No Parlamento da Capital, há, de um lado, a avaliação de que o embate tem viés eleitoral, com vistas a 2022; de outro, vereadores tentam emplacar projetos que proíbem a existência de banheiros do tipo.
A pauta vem sendo abordada principalmente por vereadores de perfil conservador. Alguns deles, ainda em julho, admitiram ter intenções de concorrer a uma vaga de deputado federal ou de deputado estadual no ano que vem.
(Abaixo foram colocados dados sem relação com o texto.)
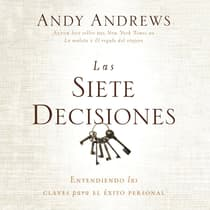 Las siete decisiones by Andy Andrews audiobook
O grupo de oposição à direita alinhado ao presidente Jair Bolsonaro (sem partido) puxa o debate, que ainda em 2018 permeou discursos na Casa, quando parlamentares rejeitaram a proposta de "Escola Sem Censura", alegando tentativas de implementar o que chamam de "ideologia de gênero" nas escolas públicas de Fortaleza.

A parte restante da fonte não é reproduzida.